# 任务要求:
a - 这段关于伤寒沙门菌hfq基因的摘要提到,研究挑选了部分表达有差异的基因做实时定量PCR。按摘要的说法,这一步是为了什么?请用一到三句话回答。
b - 请接着这段关于伤寒沙门菌hfq基因的摘要的最后一句往下续写。

# 文档片段:
作者:谢新民 李安平 杜鸿 茅凌翔 罗哲 王敏 黄新祥
【摘要】 目的: 探查伤寒沙门菌hfq基因在高渗应激早期对其他基因表达的影响。方法: 用自杀质粒介导的同源重组方法制备伤寒沙门菌hfq基因缺陷变异株;利用伤寒沙门菌全基因组芯片技术,比较伤寒沙门菌野生株和hfq基因缺陷变异株在高渗应激早期的基因表达谱差异,并选择部分表达差异基因进行实时定量PCR验证。结果: 伤寒沙门菌hfq基因缺陷变异株制备成功;基因表达谱比较分析结果表明伤寒沙门菌hfq基因缺陷变异株在高渗应激早期有62个基因表达上调,有32个基因表达下调。实时定量PCR结果与芯片分析一致。结论: Hfq作为一个调节因子在伤寒沙门菌高渗应激早期对基因表达起重要调节作用。
【关键词】 伤寒沙门菌; hfq; 高渗应激; 基因芯片分析
[Abstract] Objective: To explore the influence of Hfq on gene expression regulation of S.enterica serovar Typhi at earlystage of hyperosmotic stress.Methods: The hfq deleted mutant of S.enterica serovar Typhi was prepared by homologous recombination mediated by suicide plasmid; the difference of gene expression profiles between the wild strain and the hfq mutant at earlystage of hyperosmotic stress was investigated by genomic assay; qRTPCR was performed to validate the results of microarray assay. Results: The hfq deleted mutant of S.enterica serovar Typhi was constructed successfully; gene expression profiles analysis revealed that expression of 62 genes and 32 genes were induced and decreased respectively in the hfq mutant at earlier stage of hyperosmotic stress.The results of qRTPCR were consistent with the results of genomic assay. Conclusion: Hfq of S.enterica serovar Typhi can serve as an important factor to regulate gene expression in response to hyperosmotic stress.

# 提供材料:
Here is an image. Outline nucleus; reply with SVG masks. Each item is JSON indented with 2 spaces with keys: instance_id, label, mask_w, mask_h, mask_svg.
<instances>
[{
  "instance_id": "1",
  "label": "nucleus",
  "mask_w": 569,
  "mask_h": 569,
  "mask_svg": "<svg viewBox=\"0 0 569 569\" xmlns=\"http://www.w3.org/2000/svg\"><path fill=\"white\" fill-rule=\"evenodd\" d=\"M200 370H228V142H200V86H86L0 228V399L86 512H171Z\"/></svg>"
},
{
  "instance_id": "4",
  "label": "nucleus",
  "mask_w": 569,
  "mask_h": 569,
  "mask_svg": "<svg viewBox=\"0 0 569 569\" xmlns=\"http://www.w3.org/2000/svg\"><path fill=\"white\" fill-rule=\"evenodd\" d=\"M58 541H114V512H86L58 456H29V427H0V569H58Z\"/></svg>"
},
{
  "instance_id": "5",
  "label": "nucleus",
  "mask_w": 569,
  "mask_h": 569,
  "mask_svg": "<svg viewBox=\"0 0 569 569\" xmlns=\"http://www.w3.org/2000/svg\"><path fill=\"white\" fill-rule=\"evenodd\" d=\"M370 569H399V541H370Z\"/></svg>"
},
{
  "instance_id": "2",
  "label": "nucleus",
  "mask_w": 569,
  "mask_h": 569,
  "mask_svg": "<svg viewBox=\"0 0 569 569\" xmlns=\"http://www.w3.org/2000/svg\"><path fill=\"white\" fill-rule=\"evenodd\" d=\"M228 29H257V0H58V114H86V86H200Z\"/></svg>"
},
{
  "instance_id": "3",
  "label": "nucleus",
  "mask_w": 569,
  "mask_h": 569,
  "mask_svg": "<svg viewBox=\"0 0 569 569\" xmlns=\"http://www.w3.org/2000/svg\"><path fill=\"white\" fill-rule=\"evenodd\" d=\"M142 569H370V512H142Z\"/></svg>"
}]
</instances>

# 答案列表:
a - 这一步用于验证基因芯片分析得出的表达差异结果。摘要称,实时定量PCR的结果与芯片分析一致。

b -
[Key words] Salmonella enterica serovar Typhi; hfq; hyperosmotic stress; gene microarray
伤寒沙门菌(Salmonella enterica serovar Typhi,S.Typhi)是一种人类严重的肠道致病菌,已成为一种重要的原核基因表达与调控研究的模式生物。hfq基因编码的蛋白是一种分子伴侣,最早是作为大肠埃希菌RNA噬菌体Qβ复制所必需的看家因子而被发现的[1],它能够帮助小RNA(small RNAs,sRNA)与目标RNA分子结合,通过增加sRNA的稳定性,作为RNA分子伴侣在细菌的基因转录后水平调节目的基因的表达[2]。Hfq除了能稳定sRNA的结构,影响mRNA的翻译外,还能够与RNA酶E(RNaseE)形成降解复合体,同时降解sRNA和mRNA,从而抑制目的基因的表达[3]。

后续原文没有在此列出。